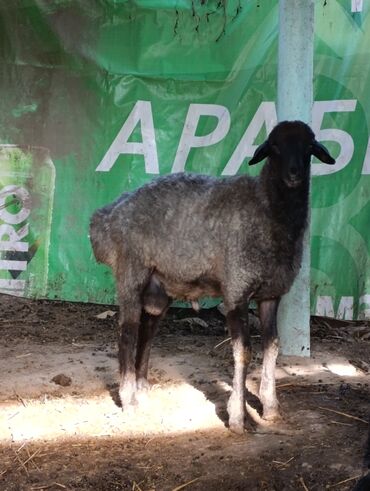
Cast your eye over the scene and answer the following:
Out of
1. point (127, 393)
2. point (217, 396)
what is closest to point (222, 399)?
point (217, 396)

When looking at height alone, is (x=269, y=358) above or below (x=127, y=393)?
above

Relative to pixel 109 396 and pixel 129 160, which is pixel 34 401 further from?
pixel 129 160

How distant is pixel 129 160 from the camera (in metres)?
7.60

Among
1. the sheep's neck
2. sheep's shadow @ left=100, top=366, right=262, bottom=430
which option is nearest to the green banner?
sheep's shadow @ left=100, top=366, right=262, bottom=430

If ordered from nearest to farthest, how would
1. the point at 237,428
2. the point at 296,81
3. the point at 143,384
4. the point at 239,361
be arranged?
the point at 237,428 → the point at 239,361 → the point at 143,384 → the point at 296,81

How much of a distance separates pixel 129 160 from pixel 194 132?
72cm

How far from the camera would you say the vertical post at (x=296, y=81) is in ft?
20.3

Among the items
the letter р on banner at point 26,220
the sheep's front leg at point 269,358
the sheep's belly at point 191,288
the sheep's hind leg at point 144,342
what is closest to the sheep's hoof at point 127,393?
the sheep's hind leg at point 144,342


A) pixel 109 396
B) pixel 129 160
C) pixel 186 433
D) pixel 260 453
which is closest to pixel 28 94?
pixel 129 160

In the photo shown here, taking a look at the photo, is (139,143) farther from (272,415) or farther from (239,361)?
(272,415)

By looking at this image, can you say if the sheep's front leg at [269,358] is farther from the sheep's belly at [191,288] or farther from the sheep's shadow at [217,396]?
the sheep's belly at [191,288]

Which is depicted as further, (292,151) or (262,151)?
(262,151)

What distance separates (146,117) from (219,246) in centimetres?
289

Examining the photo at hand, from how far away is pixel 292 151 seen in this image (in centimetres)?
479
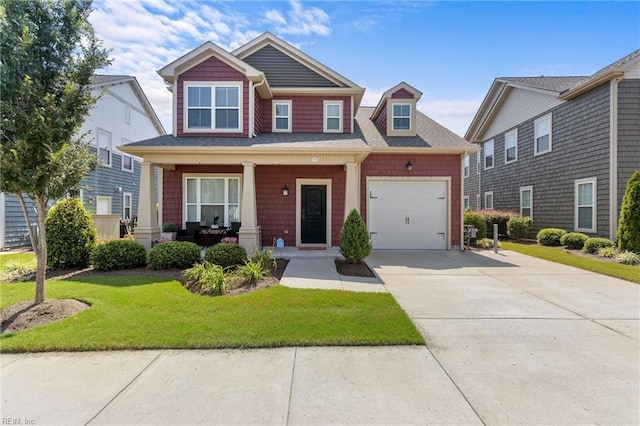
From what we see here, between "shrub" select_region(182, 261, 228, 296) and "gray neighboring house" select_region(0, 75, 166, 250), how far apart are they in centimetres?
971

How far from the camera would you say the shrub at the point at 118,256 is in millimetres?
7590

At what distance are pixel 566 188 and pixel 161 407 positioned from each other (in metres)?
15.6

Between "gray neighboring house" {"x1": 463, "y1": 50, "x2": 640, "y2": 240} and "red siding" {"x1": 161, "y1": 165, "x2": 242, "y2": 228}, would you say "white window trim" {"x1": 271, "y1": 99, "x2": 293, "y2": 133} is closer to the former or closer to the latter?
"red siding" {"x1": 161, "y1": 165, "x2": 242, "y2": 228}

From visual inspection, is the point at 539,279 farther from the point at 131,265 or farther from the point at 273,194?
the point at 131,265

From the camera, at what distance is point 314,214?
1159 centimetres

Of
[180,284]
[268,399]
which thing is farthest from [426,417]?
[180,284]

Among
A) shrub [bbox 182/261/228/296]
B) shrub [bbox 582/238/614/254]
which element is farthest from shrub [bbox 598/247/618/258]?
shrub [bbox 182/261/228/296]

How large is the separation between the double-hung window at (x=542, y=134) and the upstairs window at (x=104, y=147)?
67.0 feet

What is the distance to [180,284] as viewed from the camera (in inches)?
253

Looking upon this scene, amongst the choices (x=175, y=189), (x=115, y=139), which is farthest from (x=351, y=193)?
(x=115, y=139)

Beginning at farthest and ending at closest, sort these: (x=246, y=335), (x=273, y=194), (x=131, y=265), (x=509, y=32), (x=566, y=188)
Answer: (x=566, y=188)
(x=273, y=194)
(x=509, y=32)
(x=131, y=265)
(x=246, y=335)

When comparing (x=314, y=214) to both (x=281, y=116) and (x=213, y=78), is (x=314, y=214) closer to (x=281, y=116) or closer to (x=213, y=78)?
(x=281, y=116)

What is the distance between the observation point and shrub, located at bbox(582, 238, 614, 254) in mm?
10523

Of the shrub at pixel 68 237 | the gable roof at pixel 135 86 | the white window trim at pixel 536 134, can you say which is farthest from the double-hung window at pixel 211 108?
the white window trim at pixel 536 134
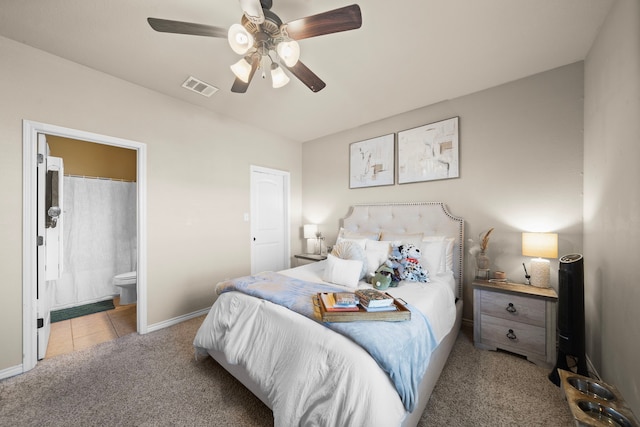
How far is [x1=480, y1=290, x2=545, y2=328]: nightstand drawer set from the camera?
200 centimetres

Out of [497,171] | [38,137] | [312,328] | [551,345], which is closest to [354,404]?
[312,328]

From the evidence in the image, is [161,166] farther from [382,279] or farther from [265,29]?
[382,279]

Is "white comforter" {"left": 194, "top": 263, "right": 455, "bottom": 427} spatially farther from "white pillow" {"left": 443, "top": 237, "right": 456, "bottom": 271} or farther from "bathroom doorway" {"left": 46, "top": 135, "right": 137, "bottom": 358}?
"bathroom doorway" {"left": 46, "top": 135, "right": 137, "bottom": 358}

= = =

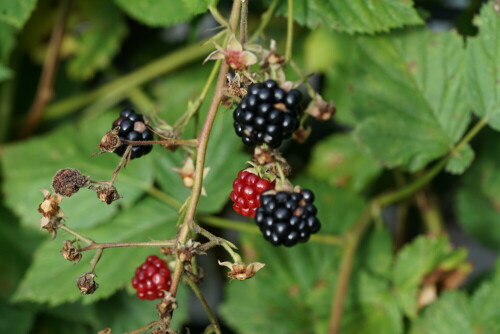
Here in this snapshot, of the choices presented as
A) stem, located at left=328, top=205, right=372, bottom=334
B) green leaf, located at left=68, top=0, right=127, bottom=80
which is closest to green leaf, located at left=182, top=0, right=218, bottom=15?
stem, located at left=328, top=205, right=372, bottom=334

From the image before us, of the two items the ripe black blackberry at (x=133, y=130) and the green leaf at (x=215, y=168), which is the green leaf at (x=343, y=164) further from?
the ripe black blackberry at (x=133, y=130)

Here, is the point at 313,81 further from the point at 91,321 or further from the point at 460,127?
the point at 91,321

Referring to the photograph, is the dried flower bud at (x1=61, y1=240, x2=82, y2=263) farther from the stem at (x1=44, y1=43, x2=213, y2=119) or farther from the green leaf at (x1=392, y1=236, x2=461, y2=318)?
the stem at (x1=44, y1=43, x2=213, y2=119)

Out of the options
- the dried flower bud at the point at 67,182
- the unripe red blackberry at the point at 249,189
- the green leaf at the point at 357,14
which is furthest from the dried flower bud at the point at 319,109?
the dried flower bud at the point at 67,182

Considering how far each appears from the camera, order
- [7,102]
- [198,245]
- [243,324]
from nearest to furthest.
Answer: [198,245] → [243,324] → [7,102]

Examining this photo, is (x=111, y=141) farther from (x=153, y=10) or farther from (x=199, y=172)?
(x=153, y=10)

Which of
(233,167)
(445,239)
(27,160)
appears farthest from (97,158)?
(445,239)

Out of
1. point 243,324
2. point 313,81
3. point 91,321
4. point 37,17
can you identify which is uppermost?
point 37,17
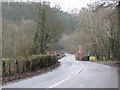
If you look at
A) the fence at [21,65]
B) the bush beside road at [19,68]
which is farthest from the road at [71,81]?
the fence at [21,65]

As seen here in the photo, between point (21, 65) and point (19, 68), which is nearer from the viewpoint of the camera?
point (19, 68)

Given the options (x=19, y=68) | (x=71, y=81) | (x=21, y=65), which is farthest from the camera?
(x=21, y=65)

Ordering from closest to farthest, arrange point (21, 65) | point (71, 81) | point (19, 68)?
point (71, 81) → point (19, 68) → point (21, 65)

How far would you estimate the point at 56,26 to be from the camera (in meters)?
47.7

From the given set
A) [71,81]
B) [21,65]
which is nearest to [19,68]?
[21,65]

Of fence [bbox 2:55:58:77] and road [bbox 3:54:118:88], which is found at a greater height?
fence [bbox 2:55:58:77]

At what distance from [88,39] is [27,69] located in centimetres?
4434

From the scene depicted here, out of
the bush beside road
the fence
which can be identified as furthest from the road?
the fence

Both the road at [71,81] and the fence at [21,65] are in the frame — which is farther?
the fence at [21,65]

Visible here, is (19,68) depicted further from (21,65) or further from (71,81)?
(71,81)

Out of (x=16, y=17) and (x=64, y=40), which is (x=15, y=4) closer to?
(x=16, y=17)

= = =

> _Instructions for the task_
Which lines of the listing above contain the string "depicted"? Show each of those lines in full, treating case as significant.

> _Result_
Which is depicted as further, (292,151) or (262,151)?
From the scene depicted here, out of
Visible here, is (19,68) depicted further from (21,65) or further from (71,81)?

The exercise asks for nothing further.